**Exercise instructions**. Rewrite the paragraph starting "As established in Definition (1)" from the excerpt on tracking inverse optimal control as a short list that keeps its main facts.

··· Document excerpt

Tracking Inverse Optimal Control Law

Consider the tracking error as $z_k=x_k-x_{\delta ,k}$, $x_{\delta ,k}$ being the desired trajectory for $x_k$. Let us define the control law:

$$u_k^{*}=-\frac{1}{2}{R}^{-1}{g}^T\left(x_k\right)\frac{\partial V\left(z_{k+1}\right)}{\partial z_{k+1}}$$

(10)

It is inverse optimal if:

i.

Tracking Inverse: It achieves (global) asymptotic stability of $x_k=0$ for system Equations (1) and (2) along with reference $x_{\delta ,k}$;

ii.

Second $V\left(z_k\right)$ is a (radially unbounded) positive definite function such that inequality

$$\overline{V}:=V\left(z_{k+1}\right)-V\left(z_k\right)+u_k^{*T}R\left(x_k\right)u_k^{*}\le 0$$

(11)

is satisfied.

When we select $l\left(z_k\right):=-\overline{V}$, the $V\left(z_x\right)$ is a solution for Equation (9) and the cost functional expressed by Equation (4) is minimized.

As established in Definition (1) the inverse optimal control law for trajectory tracking is based on the knowledge of $V\left(z_k\right)$. For this reason, we proposed a CLF, $V\left(z_k\right)$, such that (i) and (ii) are guaranteed. In this way, instead of solving Equation (9) for $V\left(z_k\right)$, a quadratic CLF candidate $V\left(z_k\right)$ for the Equation (10) is proposed as follows:

$$\begin{array}{cc}V\left(z_k\right)=\frac{1}{2}{z}_k^{T}P{z}_k,\hfill & \hfill P=P^T>0\end{array}$$

(12)

To ensure stability of the tracking error $z_k$, where

$$\begin{array}{l}{z}_k=x_k-x_{\delta ,k}\\ z_k=\left[\begin{array}{c}\left(x_{1,k}-x_{1\delta ,k}\right)\\ \left(x_{2,k}-x_{2\delta ,k}\right)\\ \begin{array}{c}⋮\\ \left(x_{n,k}-x_{n\delta ,k}\right)\end{array}\end{array}\right]\end{array}$$

(13)

moreover, it will be established that the control law expressed by Equation (10) with Equation (12), which is referred to as the inverse optimal control law, optimizes a cost functional of Equation (4) [26].

Consequently, by considering $V\left(x_k\right)$ as in Equation (12), control law expressed by Equation (10) takes the following form:

$$\begin{array}{l}{u}_k^{*}=-\frac{1}{4}R{g}^T\left(x_k\right)\frac{\delta z_{k+1}^{T}P{z}_{k+1}}{\delta z_{k+1}}\\ u_k^{*}=-\frac{1}{2}R{g}^T\left(x_k\right)P{z}_{k+1}\end{array}.$$

$$u_k^{*}=-\frac{1}{2}{\left(R+\frac{1}{2}{g}^T\left(x_k\right)Pg\left(x_k\right)\right)}^{-1}{g}^T\left(x_k\right)P\left(f\left(x_k\right)-x_{\delta ,k+1}\right)$$

(14)

Where $\frac{1}{2}{g}^T\left(x_k\right)Pg\left(x_k\right)$ is positive definite and symmetric matrix, which ensures that the inverse matrix in Equation (14) exists.

4. The Proposed Methodology

A new method is proposed to be able to adjust the control once it has been previously tuned under certain values and by changing these values, such as the integration step or the control objective, the control objective is reached again.

······
··· Data excerpts

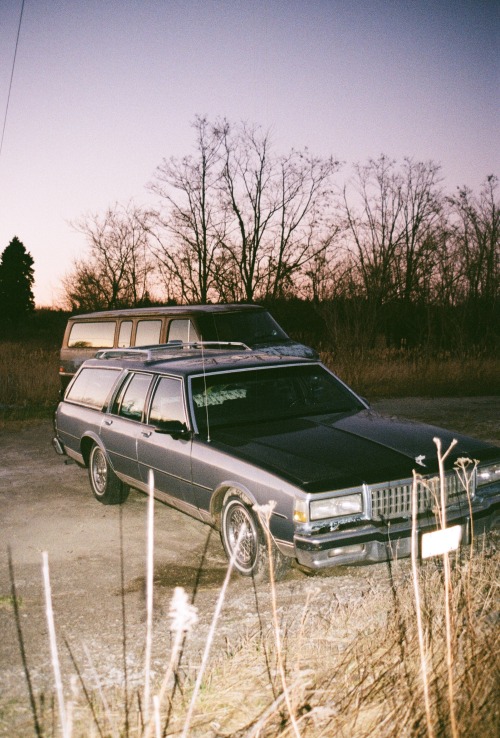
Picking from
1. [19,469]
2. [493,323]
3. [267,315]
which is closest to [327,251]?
[493,323]

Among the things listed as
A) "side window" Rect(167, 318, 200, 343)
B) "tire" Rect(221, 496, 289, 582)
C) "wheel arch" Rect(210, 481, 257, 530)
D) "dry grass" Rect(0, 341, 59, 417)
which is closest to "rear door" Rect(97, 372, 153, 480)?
"wheel arch" Rect(210, 481, 257, 530)

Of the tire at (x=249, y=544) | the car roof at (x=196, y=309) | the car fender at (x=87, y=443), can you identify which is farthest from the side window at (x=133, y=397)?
the car roof at (x=196, y=309)

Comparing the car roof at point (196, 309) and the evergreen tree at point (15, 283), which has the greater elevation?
the evergreen tree at point (15, 283)

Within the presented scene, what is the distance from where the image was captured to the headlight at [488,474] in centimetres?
434

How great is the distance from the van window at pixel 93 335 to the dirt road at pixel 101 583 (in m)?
4.27

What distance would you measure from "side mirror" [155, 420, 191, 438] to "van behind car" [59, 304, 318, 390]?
4078mm

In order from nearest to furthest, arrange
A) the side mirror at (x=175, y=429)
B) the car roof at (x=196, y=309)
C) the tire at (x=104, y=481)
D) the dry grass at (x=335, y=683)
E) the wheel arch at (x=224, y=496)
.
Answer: the dry grass at (x=335, y=683) → the wheel arch at (x=224, y=496) → the side mirror at (x=175, y=429) → the tire at (x=104, y=481) → the car roof at (x=196, y=309)

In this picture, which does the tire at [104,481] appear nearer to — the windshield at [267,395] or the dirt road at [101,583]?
the dirt road at [101,583]

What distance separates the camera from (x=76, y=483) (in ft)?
24.6

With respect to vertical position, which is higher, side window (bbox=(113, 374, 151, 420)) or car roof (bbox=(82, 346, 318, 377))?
car roof (bbox=(82, 346, 318, 377))

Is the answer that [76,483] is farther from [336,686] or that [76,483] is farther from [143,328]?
[336,686]

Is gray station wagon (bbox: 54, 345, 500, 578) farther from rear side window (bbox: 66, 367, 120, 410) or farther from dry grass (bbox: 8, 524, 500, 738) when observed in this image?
dry grass (bbox: 8, 524, 500, 738)

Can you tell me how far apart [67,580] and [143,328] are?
21.0 feet

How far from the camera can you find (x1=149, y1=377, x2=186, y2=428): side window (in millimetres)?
5231
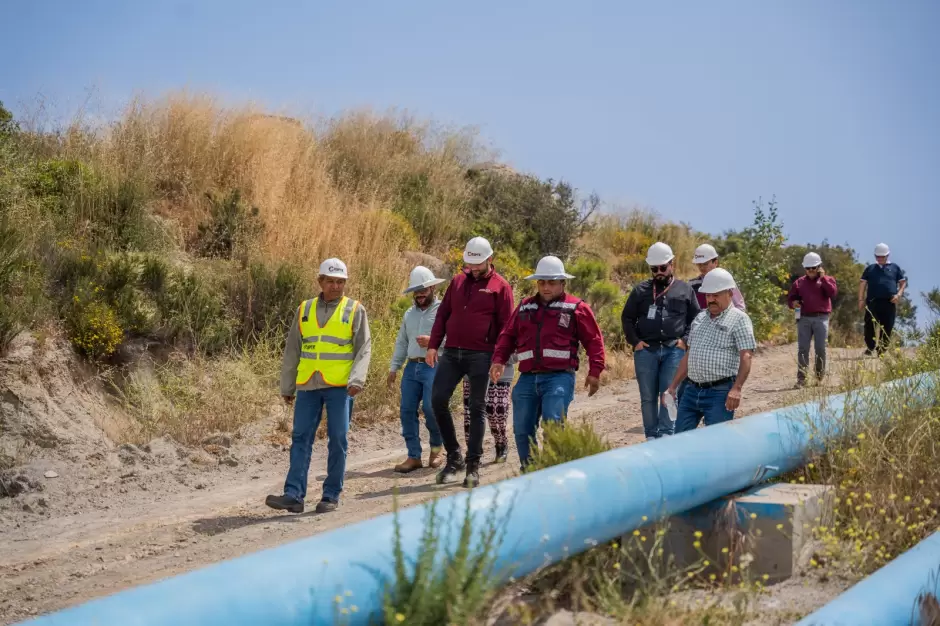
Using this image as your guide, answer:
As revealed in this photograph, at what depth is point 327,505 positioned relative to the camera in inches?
328

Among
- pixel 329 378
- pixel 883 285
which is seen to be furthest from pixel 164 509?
pixel 883 285

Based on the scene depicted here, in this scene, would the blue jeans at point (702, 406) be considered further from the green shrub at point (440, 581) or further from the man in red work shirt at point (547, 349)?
the green shrub at point (440, 581)

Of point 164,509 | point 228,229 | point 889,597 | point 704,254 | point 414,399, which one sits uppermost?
point 228,229

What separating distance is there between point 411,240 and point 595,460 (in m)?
14.7

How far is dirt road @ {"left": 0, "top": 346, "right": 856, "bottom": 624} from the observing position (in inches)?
267

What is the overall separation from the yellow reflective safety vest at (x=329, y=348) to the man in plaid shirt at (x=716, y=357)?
9.55 ft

······

**Response**.
- According to Definition (1), the inverse optimal control law for trajectory tracking depends on knowing V(z_k).
- For that reason, a CLF V(z_k) is proposed that guarantees conditions (i) and (ii).
- Rather than solving Equation (9) for V(z_k), a quadratic CLF candidate V(z_k) for Equation (10) is proposed.